El concepto de «cruzar la calle sin respetar», por ejemplo, forma parte de la «tecnología del automóvil» actual. El delito de cruzar una calle sin respetar el dominio de los coches fue inventado por la industria del automóvil en los años 20, que presionó mucho para definir las calles como un lugar para los coches, no para las personas. Nuestra tecnología automovilística actual también se define por la restricción de movimiento que impone a las personas.
Cuando empezamos a ver la tecnología a través de la lente de los sistemas, queda claro que el auténtico progreso impulsado por la tecnología se centrará en hacer frente a la complejidad acelerada del mundo actual, no en aumentar la complejidad de nuestras herramientas.
En las ciudades, la ciclologística está demostrando, de forma lenta pero segura, que las bicicletas de carga pueden superar a las furgonetas de reparto en las ciudades, y que tienen el potencial de transformar fundamentalmente las ciudades (el auge de las entregas del comercio electrónico ha hecho que las furgonetas sean uno de los peores actores en las ciudades, con efectos desproporcionados en la congestión, la contaminación, el espacio urbano y las víctimas de la carretera).
Aunque es poco probable que las bicicletas de carga como tal cambien de forma drástica, su potencial sigue sin aprovecharse en gran medida. Una de las razones de ello son las limitaciones de la tecnología de las furgonetas que organizan las entregas urbanas. Los mejores algoritmos de IA no son capaces actualmente de modelar la agilidad de las bicicletas de carga como vehículos logísticos, ni las operaciones dinámicas que permiten en entornos urbanos complejos e inciertos. Los programas informáticos capaces de optimizar dinámicamente los escenarios en los que las furgonetas «reabastecen» a las bicicletas de carga a lo largo del día están aún en pañales.
Del mismo modo, los científicos han desarrollado nuevos algoritmos para hacer crecer de forma eficiente las redes de bicicletas en las ciudades utilizando datos.
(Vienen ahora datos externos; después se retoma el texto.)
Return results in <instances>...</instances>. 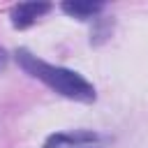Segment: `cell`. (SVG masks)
Returning a JSON list of instances; mask_svg holds the SVG:
<instances>
[{
    "label": "cell",
    "instance_id": "3",
    "mask_svg": "<svg viewBox=\"0 0 148 148\" xmlns=\"http://www.w3.org/2000/svg\"><path fill=\"white\" fill-rule=\"evenodd\" d=\"M49 9L51 7L46 2H21L12 9V23H14V28H28Z\"/></svg>",
    "mask_w": 148,
    "mask_h": 148
},
{
    "label": "cell",
    "instance_id": "1",
    "mask_svg": "<svg viewBox=\"0 0 148 148\" xmlns=\"http://www.w3.org/2000/svg\"><path fill=\"white\" fill-rule=\"evenodd\" d=\"M16 60L21 62V67L32 74L35 79L44 81L51 90L60 92L62 97L76 99V102H92L95 99V88L76 72L67 69V67H58V65H49L44 60H39L37 56L28 53V51H18Z\"/></svg>",
    "mask_w": 148,
    "mask_h": 148
},
{
    "label": "cell",
    "instance_id": "2",
    "mask_svg": "<svg viewBox=\"0 0 148 148\" xmlns=\"http://www.w3.org/2000/svg\"><path fill=\"white\" fill-rule=\"evenodd\" d=\"M44 148H99V141L90 132H72V134H53Z\"/></svg>",
    "mask_w": 148,
    "mask_h": 148
},
{
    "label": "cell",
    "instance_id": "4",
    "mask_svg": "<svg viewBox=\"0 0 148 148\" xmlns=\"http://www.w3.org/2000/svg\"><path fill=\"white\" fill-rule=\"evenodd\" d=\"M62 9H65L67 14H72V16H76V18H88V16H92L95 12H99L102 5H99V2H65Z\"/></svg>",
    "mask_w": 148,
    "mask_h": 148
}]
</instances>
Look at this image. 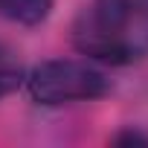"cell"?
Wrapping results in <instances>:
<instances>
[{
	"label": "cell",
	"mask_w": 148,
	"mask_h": 148,
	"mask_svg": "<svg viewBox=\"0 0 148 148\" xmlns=\"http://www.w3.org/2000/svg\"><path fill=\"white\" fill-rule=\"evenodd\" d=\"M73 44L87 58L128 64L148 52V12L134 0H93L73 26Z\"/></svg>",
	"instance_id": "6da1fadb"
},
{
	"label": "cell",
	"mask_w": 148,
	"mask_h": 148,
	"mask_svg": "<svg viewBox=\"0 0 148 148\" xmlns=\"http://www.w3.org/2000/svg\"><path fill=\"white\" fill-rule=\"evenodd\" d=\"M29 96L41 105H70V102H90L110 90V82L102 70L87 61L52 58L38 64L29 73Z\"/></svg>",
	"instance_id": "7a4b0ae2"
},
{
	"label": "cell",
	"mask_w": 148,
	"mask_h": 148,
	"mask_svg": "<svg viewBox=\"0 0 148 148\" xmlns=\"http://www.w3.org/2000/svg\"><path fill=\"white\" fill-rule=\"evenodd\" d=\"M52 0H0V15L21 26H38L49 18Z\"/></svg>",
	"instance_id": "3957f363"
},
{
	"label": "cell",
	"mask_w": 148,
	"mask_h": 148,
	"mask_svg": "<svg viewBox=\"0 0 148 148\" xmlns=\"http://www.w3.org/2000/svg\"><path fill=\"white\" fill-rule=\"evenodd\" d=\"M21 82H23L21 67H15V64H9V61L3 58V61H0V99L9 96V93H15V90L21 87Z\"/></svg>",
	"instance_id": "277c9868"
},
{
	"label": "cell",
	"mask_w": 148,
	"mask_h": 148,
	"mask_svg": "<svg viewBox=\"0 0 148 148\" xmlns=\"http://www.w3.org/2000/svg\"><path fill=\"white\" fill-rule=\"evenodd\" d=\"M116 145H148V136L134 134V131H125V134L116 136Z\"/></svg>",
	"instance_id": "5b68a950"
},
{
	"label": "cell",
	"mask_w": 148,
	"mask_h": 148,
	"mask_svg": "<svg viewBox=\"0 0 148 148\" xmlns=\"http://www.w3.org/2000/svg\"><path fill=\"white\" fill-rule=\"evenodd\" d=\"M0 61H3V55H0Z\"/></svg>",
	"instance_id": "8992f818"
}]
</instances>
También en este caso, el núcleo de la innovación no radica en revolucionar la bicicleta, sino en organizar de forma inteligente los flujos de movilidad urbana.
Aunque estos cambios pueden ser más difíciles de percibir, su impacto medible en los desplazamientos de las personas y en la accesibilidad son dignos de mención y, sin duda, signos de progreso.
A pesar de las reticencias de los tecnólogos, las bicicletas pueden estar en el centro de la revolución tecnológica que necesitan las ciudades. Quizá sólo sea necesario que utilicemos una lente diferente.